Sustaining Service Members and Their Families: Exploring Opportunities for Efficiency and Joint Provision of Services Using Nonappropriated Funds
May 31, 2016
The U.S. Department of Defense (DoD) provides broad support services for military members and their families. While some of these services are paid for with congressionally appropriated funds, many others are covered by nonappropriated funding (NAF). However, with current defense planning calling for reductions in both the size of the force and its budget, DoD is seeking cost-saving synergies in the back-office operations of support services to facilitate maintaining those services at the current level.
A DoD task force in 2012 identified 15 areas for improvement in the use of NAF, and RAND analyzed two of them: accounting and employee benefits. RAND assessed the recommendations' costs, detailed the potential challenges, and identified how best to manage organizational changes given possible resistance to the recommendations among personnel and leadership. RAND performed cost-benefit analyses, evaluated similar consolidations of business operations in DoD, and reviewed change management literature.
The services conduct their own NAF accounting functions using a variety of systems and processes that are not mutually compatible or standardized. The task force identified three courses of action (COAs) for consolidating NAF accounting options:
COA 1. Structure Update: The services would retain their independent accounting systems and systems that feed departmental and point-of-sale transactions to the general ledger, but would adopt the same standard general ledger (SGL) and migrate to cost-center structures to improve consistency of reporting.
COA 2. Common Systems: The services would select an SGL, cost-center structure, and standard core feeder and financial systems, but would maintain separate databases. This option would improve reporting, shorten staff training time, and use more web-based systems to reduce hardware costs and allow real-time data access.
COA 3. Consolidated Service Center: This option would standardize all accounting, including the SGL, cost-center structures, and core feeder and financial systems. The services would select one core financial service provider, but with no change to field personnel or program ownership.
The cost analysis for implementing COAs 2 or 3 as stand-alone efforts suggests significant potential savings, as shown in the table. However, implementing them as a sequence is also under consideration. If this were done, savings per COA would be significantly less because the Army's personnel savings of about $100 million would go toward replacing its outdated accounting system. The analysis considered the costs of developing, deploying, and maintaining a new system, the estimated annual personnel savings, and the net savings over ten years after implementation.
|Total COA Cost Summary (FY 2015$)|
|System Activity||Structure Update||Common Systems||Consolidated Service Center|
|Development and deployment||8.9 million||51.5 million||54.1 million|
|Postdeployment maintenance (annual)||2.8 million||4.0 million||3.6 million|
|Personnel and reporting (annual)||–1.2 million||–18.8 million||–31.8 million|
|Total projected net cost savings at ten years after implementation||–5.4 million||–147 million||–277 million|
Change management will be challenging.
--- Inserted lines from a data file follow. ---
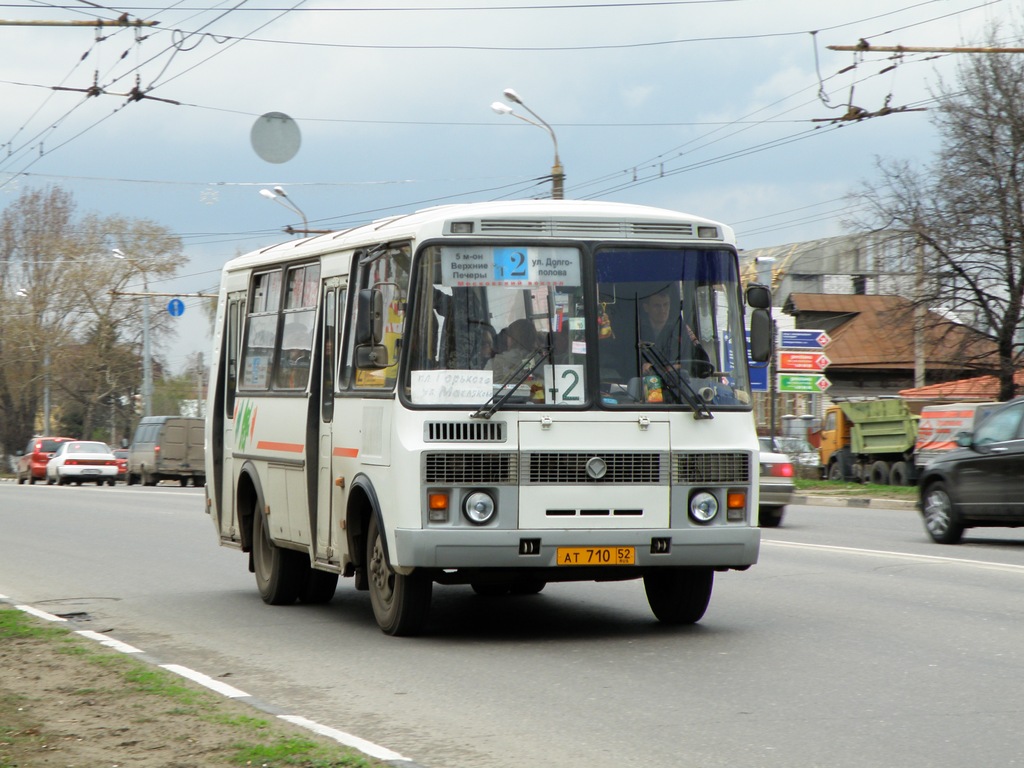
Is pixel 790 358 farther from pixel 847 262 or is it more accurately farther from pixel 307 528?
pixel 847 262

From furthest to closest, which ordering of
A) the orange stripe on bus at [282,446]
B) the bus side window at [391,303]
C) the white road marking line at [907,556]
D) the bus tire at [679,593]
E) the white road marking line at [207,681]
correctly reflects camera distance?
the white road marking line at [907,556] < the orange stripe on bus at [282,446] < the bus tire at [679,593] < the bus side window at [391,303] < the white road marking line at [207,681]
Personnel are invested in the status quo and may perceive a loss of autonomy from moving to a more common system. The Office of the Secretary of Defense (OSD) will need a well-designed communications campaign to convey the reasons for change and give all personnel a chance to engage and raise concerns. This is urgent, as the services are updating existing technology — an investment that cannot readily be recouped if a common system is chosen.
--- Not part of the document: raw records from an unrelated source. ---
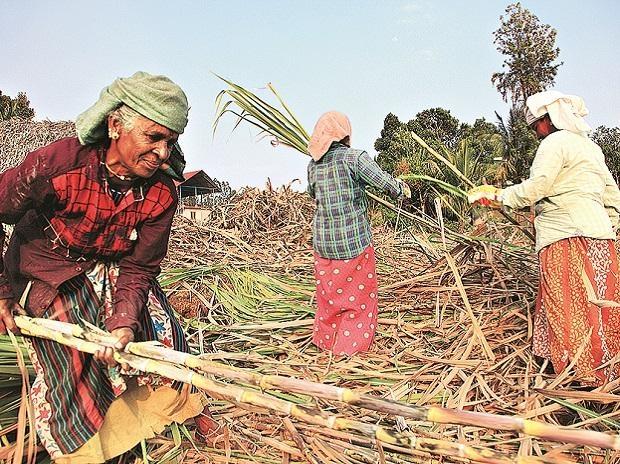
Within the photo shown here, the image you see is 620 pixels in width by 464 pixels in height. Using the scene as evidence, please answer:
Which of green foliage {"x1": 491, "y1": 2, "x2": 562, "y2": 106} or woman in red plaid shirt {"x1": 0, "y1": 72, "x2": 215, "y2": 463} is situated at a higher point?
green foliage {"x1": 491, "y1": 2, "x2": 562, "y2": 106}

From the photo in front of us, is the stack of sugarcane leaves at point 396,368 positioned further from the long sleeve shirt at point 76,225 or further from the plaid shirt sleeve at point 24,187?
the plaid shirt sleeve at point 24,187

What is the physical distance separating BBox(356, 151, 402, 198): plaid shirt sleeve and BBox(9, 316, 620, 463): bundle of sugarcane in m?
1.88

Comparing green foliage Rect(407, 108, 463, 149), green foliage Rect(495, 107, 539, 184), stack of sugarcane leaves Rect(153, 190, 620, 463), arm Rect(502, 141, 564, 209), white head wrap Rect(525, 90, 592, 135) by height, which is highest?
green foliage Rect(407, 108, 463, 149)

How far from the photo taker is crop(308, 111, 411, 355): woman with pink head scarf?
314cm

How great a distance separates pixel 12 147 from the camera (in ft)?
35.7

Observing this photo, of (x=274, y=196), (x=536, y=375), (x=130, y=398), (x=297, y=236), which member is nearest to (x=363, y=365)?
(x=536, y=375)

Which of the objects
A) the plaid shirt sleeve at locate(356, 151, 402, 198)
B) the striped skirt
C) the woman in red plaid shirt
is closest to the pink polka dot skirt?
the plaid shirt sleeve at locate(356, 151, 402, 198)

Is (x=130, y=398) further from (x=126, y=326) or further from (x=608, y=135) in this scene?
(x=608, y=135)

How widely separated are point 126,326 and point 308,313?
2.19 m

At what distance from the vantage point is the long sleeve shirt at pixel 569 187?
251 centimetres


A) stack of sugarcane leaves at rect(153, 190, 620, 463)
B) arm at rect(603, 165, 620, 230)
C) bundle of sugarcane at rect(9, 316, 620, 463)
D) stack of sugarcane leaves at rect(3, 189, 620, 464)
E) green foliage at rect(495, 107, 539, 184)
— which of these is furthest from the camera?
green foliage at rect(495, 107, 539, 184)

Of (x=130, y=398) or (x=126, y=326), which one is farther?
(x=130, y=398)

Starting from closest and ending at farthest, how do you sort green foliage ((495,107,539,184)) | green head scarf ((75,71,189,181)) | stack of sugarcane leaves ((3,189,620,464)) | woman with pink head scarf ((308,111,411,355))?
stack of sugarcane leaves ((3,189,620,464)) < green head scarf ((75,71,189,181)) < woman with pink head scarf ((308,111,411,355)) < green foliage ((495,107,539,184))

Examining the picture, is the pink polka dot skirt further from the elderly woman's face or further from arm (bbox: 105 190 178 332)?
the elderly woman's face
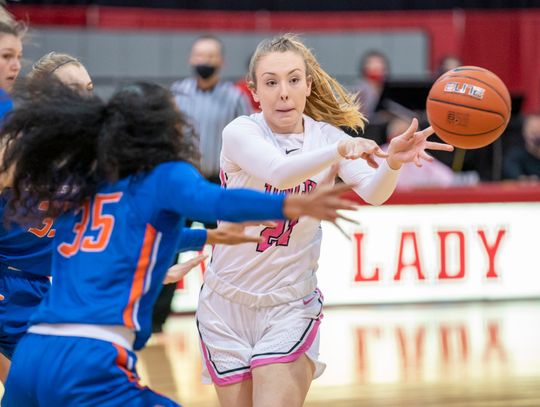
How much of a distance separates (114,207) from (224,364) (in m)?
1.18

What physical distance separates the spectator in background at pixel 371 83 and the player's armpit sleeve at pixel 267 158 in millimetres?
6426

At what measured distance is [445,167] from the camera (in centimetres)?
1027

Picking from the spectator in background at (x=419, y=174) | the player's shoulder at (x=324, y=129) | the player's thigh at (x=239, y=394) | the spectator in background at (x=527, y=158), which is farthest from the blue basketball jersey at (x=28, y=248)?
the spectator in background at (x=527, y=158)

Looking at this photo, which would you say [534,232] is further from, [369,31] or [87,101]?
[87,101]

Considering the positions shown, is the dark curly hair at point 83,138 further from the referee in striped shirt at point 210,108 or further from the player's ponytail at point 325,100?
the referee in striped shirt at point 210,108

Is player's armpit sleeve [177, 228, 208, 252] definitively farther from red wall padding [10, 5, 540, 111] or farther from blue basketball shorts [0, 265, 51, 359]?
red wall padding [10, 5, 540, 111]

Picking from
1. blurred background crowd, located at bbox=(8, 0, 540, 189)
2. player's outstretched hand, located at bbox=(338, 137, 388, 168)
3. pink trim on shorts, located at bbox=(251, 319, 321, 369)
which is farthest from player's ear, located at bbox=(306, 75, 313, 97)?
blurred background crowd, located at bbox=(8, 0, 540, 189)

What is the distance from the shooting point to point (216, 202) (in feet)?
8.93

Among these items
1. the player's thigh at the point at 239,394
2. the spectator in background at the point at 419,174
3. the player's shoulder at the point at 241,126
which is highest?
the spectator in background at the point at 419,174

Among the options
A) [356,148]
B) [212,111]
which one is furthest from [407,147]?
[212,111]

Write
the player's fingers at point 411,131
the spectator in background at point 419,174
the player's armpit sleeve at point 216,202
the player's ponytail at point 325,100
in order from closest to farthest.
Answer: the player's armpit sleeve at point 216,202 → the player's fingers at point 411,131 → the player's ponytail at point 325,100 → the spectator in background at point 419,174

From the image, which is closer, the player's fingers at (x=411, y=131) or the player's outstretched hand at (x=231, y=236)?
the player's outstretched hand at (x=231, y=236)

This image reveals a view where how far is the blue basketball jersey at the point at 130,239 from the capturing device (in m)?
2.75

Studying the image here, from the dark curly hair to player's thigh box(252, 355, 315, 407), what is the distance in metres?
1.07
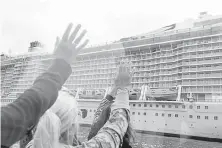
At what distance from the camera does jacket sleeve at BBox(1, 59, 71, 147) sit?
2.20ft

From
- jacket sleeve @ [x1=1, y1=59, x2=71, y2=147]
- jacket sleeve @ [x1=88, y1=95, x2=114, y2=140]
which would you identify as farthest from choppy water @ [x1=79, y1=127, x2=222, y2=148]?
jacket sleeve @ [x1=1, y1=59, x2=71, y2=147]

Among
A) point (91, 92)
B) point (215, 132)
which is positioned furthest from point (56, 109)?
point (91, 92)

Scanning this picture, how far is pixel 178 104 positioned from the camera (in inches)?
738

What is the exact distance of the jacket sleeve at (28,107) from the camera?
2.20ft

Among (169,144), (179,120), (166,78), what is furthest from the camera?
(166,78)

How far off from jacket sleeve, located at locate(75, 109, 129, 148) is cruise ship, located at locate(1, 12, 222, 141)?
1700 cm

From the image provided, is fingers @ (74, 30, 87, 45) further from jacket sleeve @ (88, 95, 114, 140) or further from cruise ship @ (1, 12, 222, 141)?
cruise ship @ (1, 12, 222, 141)

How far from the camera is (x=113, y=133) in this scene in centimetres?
116

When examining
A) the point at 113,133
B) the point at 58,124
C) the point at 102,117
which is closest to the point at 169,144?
the point at 102,117

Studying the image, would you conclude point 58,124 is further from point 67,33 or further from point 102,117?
point 102,117

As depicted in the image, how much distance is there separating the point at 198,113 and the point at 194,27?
8969 millimetres

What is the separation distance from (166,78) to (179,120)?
14.9ft

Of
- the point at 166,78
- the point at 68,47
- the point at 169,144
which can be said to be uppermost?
the point at 68,47

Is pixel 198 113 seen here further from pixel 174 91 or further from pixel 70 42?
pixel 70 42
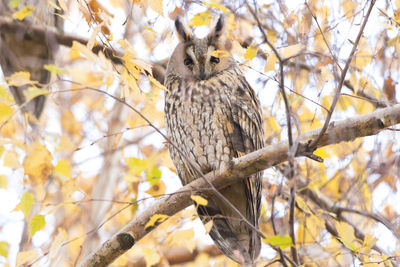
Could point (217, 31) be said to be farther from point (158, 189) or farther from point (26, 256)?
point (26, 256)

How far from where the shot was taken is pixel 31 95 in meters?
2.07

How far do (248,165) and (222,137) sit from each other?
2.13 ft

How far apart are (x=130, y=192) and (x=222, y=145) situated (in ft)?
6.09

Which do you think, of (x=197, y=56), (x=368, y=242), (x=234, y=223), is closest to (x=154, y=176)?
(x=234, y=223)

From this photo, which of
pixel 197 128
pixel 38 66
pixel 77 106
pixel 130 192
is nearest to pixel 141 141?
pixel 130 192

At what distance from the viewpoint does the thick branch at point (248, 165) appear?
76.5 inches

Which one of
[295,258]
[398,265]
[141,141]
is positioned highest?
[141,141]

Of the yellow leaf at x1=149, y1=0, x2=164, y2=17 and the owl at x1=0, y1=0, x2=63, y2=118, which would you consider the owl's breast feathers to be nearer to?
the yellow leaf at x1=149, y1=0, x2=164, y2=17

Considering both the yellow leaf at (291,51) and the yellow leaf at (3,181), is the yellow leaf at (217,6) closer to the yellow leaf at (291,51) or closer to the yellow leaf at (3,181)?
the yellow leaf at (291,51)

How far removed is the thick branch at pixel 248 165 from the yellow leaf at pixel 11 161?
884 mm

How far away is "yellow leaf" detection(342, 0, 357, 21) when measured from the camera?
88.4 inches

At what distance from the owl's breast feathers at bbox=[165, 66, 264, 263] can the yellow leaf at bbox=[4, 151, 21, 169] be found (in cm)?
97

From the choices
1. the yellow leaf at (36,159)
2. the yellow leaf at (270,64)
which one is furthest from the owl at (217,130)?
the yellow leaf at (36,159)

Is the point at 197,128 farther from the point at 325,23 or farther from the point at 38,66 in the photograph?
the point at 38,66
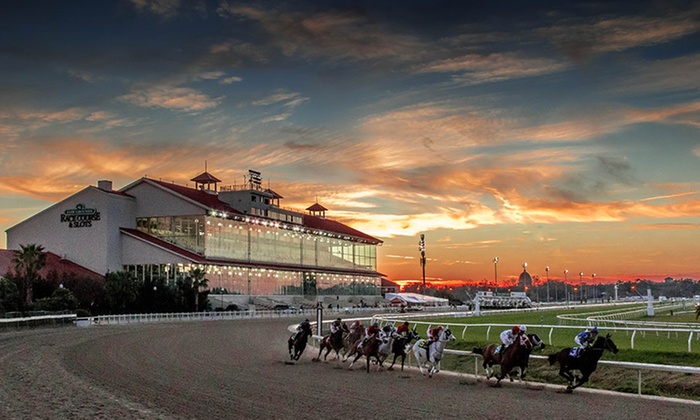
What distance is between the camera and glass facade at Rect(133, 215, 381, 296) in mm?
85688

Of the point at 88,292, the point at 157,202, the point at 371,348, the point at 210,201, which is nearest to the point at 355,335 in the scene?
the point at 371,348

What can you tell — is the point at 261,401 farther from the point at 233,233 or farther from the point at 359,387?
the point at 233,233

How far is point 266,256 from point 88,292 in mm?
30675

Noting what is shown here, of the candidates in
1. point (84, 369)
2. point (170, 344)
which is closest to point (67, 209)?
point (170, 344)

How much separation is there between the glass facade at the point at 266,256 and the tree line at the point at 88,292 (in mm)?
9695

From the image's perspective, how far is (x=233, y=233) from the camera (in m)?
90.7

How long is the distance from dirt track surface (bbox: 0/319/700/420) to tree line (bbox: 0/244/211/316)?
3253 centimetres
Managing change will require leadership by OSD and the NAF Accounting Working Group (established to respond to the task force recommendations) to ensure top managerial support, secure technical and financial resources, develop a detailed plan, and pursue comprehensive change.
Currently, the services independently manage most employee benefits using various providers under different contracts. As a result, program offerings, enrollment and eligibility practices, and benefits received by employees vary.
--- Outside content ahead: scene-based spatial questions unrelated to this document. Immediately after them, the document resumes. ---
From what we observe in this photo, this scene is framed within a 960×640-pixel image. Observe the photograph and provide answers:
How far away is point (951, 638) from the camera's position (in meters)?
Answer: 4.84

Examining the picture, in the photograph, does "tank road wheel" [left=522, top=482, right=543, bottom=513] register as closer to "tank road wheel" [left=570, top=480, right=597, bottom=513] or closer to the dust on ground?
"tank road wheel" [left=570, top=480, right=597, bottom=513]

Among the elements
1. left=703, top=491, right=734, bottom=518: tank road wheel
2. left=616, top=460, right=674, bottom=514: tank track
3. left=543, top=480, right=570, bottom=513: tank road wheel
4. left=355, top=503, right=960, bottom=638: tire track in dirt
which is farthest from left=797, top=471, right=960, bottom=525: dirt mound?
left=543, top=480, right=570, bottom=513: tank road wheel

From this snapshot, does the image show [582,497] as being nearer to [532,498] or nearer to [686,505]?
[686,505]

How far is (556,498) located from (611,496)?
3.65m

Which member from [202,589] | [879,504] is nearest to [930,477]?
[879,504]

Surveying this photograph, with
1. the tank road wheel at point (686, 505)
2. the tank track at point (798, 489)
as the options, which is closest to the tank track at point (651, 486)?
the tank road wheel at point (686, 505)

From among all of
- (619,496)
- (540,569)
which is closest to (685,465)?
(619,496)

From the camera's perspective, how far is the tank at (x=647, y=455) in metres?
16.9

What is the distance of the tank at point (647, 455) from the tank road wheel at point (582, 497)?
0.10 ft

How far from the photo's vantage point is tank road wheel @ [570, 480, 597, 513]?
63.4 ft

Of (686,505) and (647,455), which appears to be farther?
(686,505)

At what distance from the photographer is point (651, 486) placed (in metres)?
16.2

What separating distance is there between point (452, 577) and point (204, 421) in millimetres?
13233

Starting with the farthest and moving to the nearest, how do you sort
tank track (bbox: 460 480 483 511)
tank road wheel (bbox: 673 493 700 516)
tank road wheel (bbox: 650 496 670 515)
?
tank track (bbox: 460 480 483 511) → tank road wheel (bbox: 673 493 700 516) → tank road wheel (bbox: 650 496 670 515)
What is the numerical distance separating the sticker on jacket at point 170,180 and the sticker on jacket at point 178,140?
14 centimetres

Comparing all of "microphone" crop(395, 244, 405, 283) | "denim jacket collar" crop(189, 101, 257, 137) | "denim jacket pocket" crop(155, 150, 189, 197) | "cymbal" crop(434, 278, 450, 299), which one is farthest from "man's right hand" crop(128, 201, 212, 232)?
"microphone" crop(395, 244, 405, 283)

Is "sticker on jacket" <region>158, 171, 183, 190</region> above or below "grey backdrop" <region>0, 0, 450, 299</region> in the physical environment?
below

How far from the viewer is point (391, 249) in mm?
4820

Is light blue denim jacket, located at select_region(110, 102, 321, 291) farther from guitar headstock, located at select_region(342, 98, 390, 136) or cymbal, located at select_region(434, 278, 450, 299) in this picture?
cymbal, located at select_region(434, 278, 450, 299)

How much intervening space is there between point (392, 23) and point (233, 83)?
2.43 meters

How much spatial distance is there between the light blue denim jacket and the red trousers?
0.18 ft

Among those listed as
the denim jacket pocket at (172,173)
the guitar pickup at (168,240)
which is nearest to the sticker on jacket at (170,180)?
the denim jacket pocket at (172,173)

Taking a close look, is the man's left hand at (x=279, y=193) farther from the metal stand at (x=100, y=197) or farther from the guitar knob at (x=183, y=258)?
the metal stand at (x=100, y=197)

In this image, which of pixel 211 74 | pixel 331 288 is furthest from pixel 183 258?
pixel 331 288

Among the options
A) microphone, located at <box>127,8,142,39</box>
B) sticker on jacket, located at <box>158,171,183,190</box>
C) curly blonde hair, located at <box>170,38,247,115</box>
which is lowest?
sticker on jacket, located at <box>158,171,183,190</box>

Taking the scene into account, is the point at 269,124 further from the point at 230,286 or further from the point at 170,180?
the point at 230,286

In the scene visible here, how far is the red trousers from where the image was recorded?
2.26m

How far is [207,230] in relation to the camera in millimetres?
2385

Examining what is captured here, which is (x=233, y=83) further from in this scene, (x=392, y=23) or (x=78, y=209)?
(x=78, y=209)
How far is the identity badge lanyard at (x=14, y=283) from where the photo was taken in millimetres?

The task force recommendations — too numerous to list here — are intended to reduce inaccurate benefits determinations, maximize purchasing power, and standardize NAF employee benefits across the services. They include creating summary-of-benefit forms, integrating payroll systems, and consolidating and standardizing employee benefits offerings across the services.
The research team broke the recommendations into three categories: collaboration and standardization, implementation and coordination, and information technology and systems collaboration. The business case was based on personnel and contractor costs (but not the costs of hardware and software, because it is too early to identify the needs). Unfortunately, few of the recommendations directly reduce the cost of providing employee benefits, but there may be other benefits. First, improved communication among the services can improve the portability of employee benefits. Second, savings could also be realized as each service continued to streamline benefits administration and achieve additional synergies in contracts.
Should the task force recommendations be implemented, several measures will be required for successful execution. Ensuring the need for change will be important to garner support and facilitate a plan because the individual services do not have a pressing need for cross-service overhead efficiencies. Increasing system similarities may improve the ease of collaboration across services and potentially reduce system liabilities and errors that cost employees time. Providing a plan for the changes, perhaps using industry standards to benchmark and create milestones for the different services, will be valuable and may help NAF benefits employees advertise the benefits provided. Managing change will require OSD leadership to ensure top managerial support and commitment and a communications campaign to engage stakeholders and the relevant action officers. RAND also recommends establishing a working group to address the task force recommendations, and plan implementation to maximize the benefits to all.